ChatGPT shares a weakness common to all machine learning models: They are trained on whatever examples and data they are given, and they have no ability to discern fact from fiction or useful data versus racist rant. In 2016, Microsoft introduced a Twitter bot called Tay that learned to be racist through conversations with Twitter users.
“Training algorithms is almost like training a dog,” Loukas said. “Some of your biases can make their way into that training.”
Microsoft, which bought an exclusive license to the underlying technology behind GPT-3 in 2020 after investing $1 billion in OpenAI in 2019, did not respond to a request for an interview. But in a blog, the OpenAI team acknowledged that ChatGPT “sometimes writes plausible-sounding but incorrect or nonsensical answers. Fixing this issue is challenging, as: (1) during training, there’s currently no source of truth; (2) training the model to be more cautious causes it to decline questions that it can answer correctly; and (3) supervised training misleads the model because the ideal answer depends on what the model knows, rather than what the human demonstrator knows.”

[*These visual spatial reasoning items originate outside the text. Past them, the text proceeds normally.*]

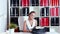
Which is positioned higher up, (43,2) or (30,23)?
(43,2)

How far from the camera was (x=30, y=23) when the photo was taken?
1.05 metres

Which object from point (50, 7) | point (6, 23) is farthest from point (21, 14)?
point (50, 7)

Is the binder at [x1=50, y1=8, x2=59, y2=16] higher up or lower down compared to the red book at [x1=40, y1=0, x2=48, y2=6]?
lower down

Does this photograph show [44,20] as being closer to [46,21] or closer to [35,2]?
[46,21]

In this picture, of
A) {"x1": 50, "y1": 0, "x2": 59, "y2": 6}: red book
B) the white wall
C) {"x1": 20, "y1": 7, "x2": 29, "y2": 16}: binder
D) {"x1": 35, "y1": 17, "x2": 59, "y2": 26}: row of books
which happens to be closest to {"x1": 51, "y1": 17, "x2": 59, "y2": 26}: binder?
{"x1": 35, "y1": 17, "x2": 59, "y2": 26}: row of books

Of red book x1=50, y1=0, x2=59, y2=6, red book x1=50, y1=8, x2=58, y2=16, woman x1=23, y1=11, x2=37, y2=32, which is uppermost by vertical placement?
red book x1=50, y1=0, x2=59, y2=6

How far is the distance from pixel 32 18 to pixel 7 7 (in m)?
0.23

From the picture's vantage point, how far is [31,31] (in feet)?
3.41

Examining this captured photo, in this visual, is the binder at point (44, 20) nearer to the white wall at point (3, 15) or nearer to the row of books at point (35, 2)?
the row of books at point (35, 2)

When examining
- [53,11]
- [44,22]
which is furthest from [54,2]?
[44,22]

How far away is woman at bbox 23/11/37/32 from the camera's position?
40.6 inches

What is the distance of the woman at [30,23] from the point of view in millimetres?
1032

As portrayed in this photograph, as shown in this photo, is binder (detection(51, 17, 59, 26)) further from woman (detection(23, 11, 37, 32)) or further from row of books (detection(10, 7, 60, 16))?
woman (detection(23, 11, 37, 32))

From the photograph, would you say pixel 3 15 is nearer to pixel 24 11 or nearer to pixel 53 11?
pixel 24 11
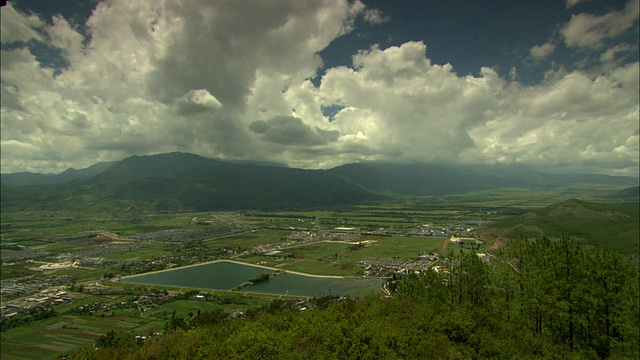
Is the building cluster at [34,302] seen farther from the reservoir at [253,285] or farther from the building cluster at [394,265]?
the building cluster at [394,265]

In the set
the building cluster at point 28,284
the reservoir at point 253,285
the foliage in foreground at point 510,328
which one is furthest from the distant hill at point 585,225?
the building cluster at point 28,284

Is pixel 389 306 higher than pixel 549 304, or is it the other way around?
pixel 549 304

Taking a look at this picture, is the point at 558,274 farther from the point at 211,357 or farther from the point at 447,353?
the point at 211,357

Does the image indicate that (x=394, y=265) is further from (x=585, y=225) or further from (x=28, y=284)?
(x=28, y=284)

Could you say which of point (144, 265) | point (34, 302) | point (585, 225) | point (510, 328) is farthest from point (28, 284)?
point (585, 225)

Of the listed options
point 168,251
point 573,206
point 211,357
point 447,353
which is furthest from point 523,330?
point 573,206

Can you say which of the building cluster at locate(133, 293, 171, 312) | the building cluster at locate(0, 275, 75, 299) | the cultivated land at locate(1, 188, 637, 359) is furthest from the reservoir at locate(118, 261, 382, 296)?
the building cluster at locate(0, 275, 75, 299)

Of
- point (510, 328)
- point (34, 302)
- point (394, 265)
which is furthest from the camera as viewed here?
point (394, 265)
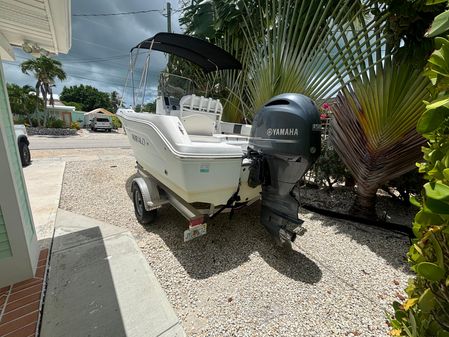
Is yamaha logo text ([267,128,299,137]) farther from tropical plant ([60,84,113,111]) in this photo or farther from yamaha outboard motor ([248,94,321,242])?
tropical plant ([60,84,113,111])

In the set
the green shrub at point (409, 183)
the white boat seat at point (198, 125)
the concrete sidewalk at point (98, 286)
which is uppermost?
the white boat seat at point (198, 125)

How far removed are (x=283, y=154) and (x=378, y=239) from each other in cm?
208

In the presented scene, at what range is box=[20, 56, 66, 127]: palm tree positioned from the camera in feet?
65.4

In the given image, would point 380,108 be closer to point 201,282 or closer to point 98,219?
point 201,282

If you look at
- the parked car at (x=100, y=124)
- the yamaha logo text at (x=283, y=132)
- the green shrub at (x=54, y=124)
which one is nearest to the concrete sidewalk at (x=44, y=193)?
the yamaha logo text at (x=283, y=132)

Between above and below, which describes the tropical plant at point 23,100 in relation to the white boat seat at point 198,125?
above

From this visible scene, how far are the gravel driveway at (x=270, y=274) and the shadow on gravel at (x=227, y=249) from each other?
0.01 metres

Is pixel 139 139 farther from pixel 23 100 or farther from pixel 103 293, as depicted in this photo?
pixel 23 100

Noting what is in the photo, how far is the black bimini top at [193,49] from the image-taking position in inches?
150

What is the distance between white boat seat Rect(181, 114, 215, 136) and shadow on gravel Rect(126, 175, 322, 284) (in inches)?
58.4

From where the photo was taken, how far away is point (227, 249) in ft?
8.88

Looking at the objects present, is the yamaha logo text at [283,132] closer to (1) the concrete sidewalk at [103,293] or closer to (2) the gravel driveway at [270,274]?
(2) the gravel driveway at [270,274]

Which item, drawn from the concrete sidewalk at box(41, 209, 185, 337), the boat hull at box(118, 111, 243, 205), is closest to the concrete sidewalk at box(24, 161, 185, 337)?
the concrete sidewalk at box(41, 209, 185, 337)

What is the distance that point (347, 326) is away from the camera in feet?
5.71
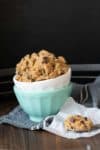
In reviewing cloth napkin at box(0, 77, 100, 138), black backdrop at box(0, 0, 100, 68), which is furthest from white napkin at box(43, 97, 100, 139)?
black backdrop at box(0, 0, 100, 68)

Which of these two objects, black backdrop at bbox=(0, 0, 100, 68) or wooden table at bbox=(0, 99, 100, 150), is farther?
black backdrop at bbox=(0, 0, 100, 68)

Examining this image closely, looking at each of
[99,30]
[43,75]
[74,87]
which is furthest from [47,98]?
[99,30]

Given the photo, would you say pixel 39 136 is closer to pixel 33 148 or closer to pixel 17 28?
pixel 33 148

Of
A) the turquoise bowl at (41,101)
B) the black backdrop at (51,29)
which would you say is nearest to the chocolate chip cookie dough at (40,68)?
the turquoise bowl at (41,101)

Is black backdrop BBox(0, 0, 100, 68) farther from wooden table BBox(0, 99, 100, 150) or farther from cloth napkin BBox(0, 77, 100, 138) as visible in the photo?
wooden table BBox(0, 99, 100, 150)

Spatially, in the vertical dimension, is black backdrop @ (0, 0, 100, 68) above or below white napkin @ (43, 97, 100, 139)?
above
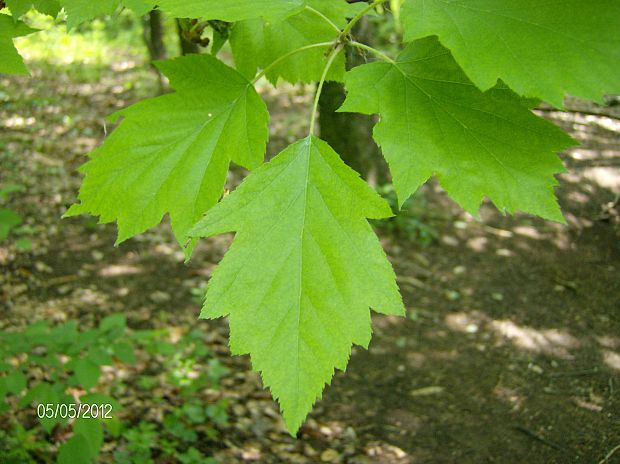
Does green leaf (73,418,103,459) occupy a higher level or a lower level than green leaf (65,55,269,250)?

Microsoft is also trying to make the model refuse inappropriate requests, but “it will sometimes respond to harmful instructions or exhibit biased behavior,” the company wrote in a blog. “We’re using the Moderation API to warn or block certain types of unsafe content, but we expect it to have some false negatives and positives for now.”
Loukas’s firm looks at AI companies that produce algorithms, chip makers that supply processing power, data companies and companies that are sophisticated users of AI and use it as a competitive advantage or to solve a pain point.
“Our attitude has been that as an investment, ChatGPT doesn’t hold water,” he said. “As an eye-opening buzz for the AI, deep learning space, it’s fantastic.”
Vincent Cerf, a computer scientist who is considered one of the founders of the internet, has warned there are ethical issues with ChatGPT. Rubinow, who has taught ethics and technology, agrees.
“Here’s the problem,” Rubinow said. “You have machine-generated responses that have an air of authority about them because they came from a computer, so there must be some validity to them. And we know that really smart people have spent tons of money and tons of time developing these models. And so it might have a false sense of credibility for some issues.”
With large language models, “we can’t really be sure all the time why we get the results we get,” Rubinow said. “We’re not talking about a handful of developers that might have implicit bias. We’re talking about the entire body of knowledge that’s available on the web that has implicit bias in it, some intentional, some unintentional. And the naive user, hopefully there aren’t too many, might look at this and forget to ask the right questions or be swayed incorrectly.
“There are ethical implications there and that’s why you have to be really cautious,” Rubinow said. “We want to ask the right questions and always look at things with a critical eye so we’re not misled or we could help others not be misled. And we don’t know where those issues lie.”